The under-27 Giro d’Italia, the GiroBio has taken its toll on the British team. The team lost Erick Rowsell to a crash Wednesday and George Atkins abandoned the next day.
Luke Rowe, making problems worse, started the GiroBio off his best form. Two days before the race began, he was vomiting and not feeling well.
“He was my main guy and I built the team around him,” Sports Director Max Sciandri told Cycling Weekly. “If Luke is not up to it then 3/4 of my team is gone. He is a leader and the other guys look up to him.”

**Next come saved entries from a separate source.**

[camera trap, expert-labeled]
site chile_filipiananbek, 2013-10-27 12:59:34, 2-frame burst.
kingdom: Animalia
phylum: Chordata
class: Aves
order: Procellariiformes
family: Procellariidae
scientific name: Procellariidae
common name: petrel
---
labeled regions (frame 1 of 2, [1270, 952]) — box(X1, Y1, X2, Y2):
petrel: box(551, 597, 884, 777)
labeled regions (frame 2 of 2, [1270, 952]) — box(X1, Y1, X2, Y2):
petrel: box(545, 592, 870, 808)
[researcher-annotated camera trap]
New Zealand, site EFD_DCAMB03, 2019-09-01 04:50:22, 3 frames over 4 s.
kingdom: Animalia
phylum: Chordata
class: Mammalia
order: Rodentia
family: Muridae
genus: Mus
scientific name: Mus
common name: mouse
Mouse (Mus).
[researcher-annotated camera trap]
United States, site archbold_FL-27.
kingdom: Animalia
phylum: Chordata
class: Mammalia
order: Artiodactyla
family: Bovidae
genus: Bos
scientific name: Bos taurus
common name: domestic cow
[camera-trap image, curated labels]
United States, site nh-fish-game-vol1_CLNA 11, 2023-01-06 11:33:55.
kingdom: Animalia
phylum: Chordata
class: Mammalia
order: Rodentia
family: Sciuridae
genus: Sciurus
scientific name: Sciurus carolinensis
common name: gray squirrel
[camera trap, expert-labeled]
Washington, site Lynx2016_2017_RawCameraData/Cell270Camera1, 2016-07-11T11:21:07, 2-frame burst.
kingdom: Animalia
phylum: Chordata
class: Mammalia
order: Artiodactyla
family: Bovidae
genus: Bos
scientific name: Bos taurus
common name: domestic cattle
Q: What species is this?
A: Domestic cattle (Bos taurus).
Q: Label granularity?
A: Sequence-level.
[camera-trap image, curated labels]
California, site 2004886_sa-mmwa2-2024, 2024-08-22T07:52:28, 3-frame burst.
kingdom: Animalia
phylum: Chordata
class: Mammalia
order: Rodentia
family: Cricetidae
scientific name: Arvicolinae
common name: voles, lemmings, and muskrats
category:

Rowe is getting better, but it is too late as the race ends tomorrow in Tuscany. Regardless, Sciandri is rethinking the GiroBio.
“I am not coming back next year. You need a rider like Pete Kennaugh or Luke Rowe going at 110 per cent to come and do something here, if not then it is a hammering every day.
“Maybe if the organisers change the rules to make the race under 23, because as it is now some of these guys have raced the professional Worlds already. I have guys like Chris Whorrall and George Atkins, who were juniors last year – just imagine the differences.”
Kennaugh races for Team Sky this year, but last year he won a stage and finished third overall at the GiroBio.
Colombian Carlos Betancur continues to lead this year’s race and looks likely to win tomorrow. Venezuelan Jonathan Alejandro Monsalve won today’s stage to Vitolini, 170.9 kilometres.
Rowe and Mark Christian missed the escapes, but were in the main chasing group. Andrew Fenn was in a group further back and Whorrall struggled home in one of the last groups.
Rowe, 20, won the ZLM Tour last year and earlier this year, won the British National Madison Championships with Christian. He and his team-mates face a hard final stage, the same gravel roads used in the Giro d’Italia’s stage to Montalcino last month.
“Luke, Andy and Mark will be up for it,” continued Sciandri, “but I know the guys can do better than they have so far.”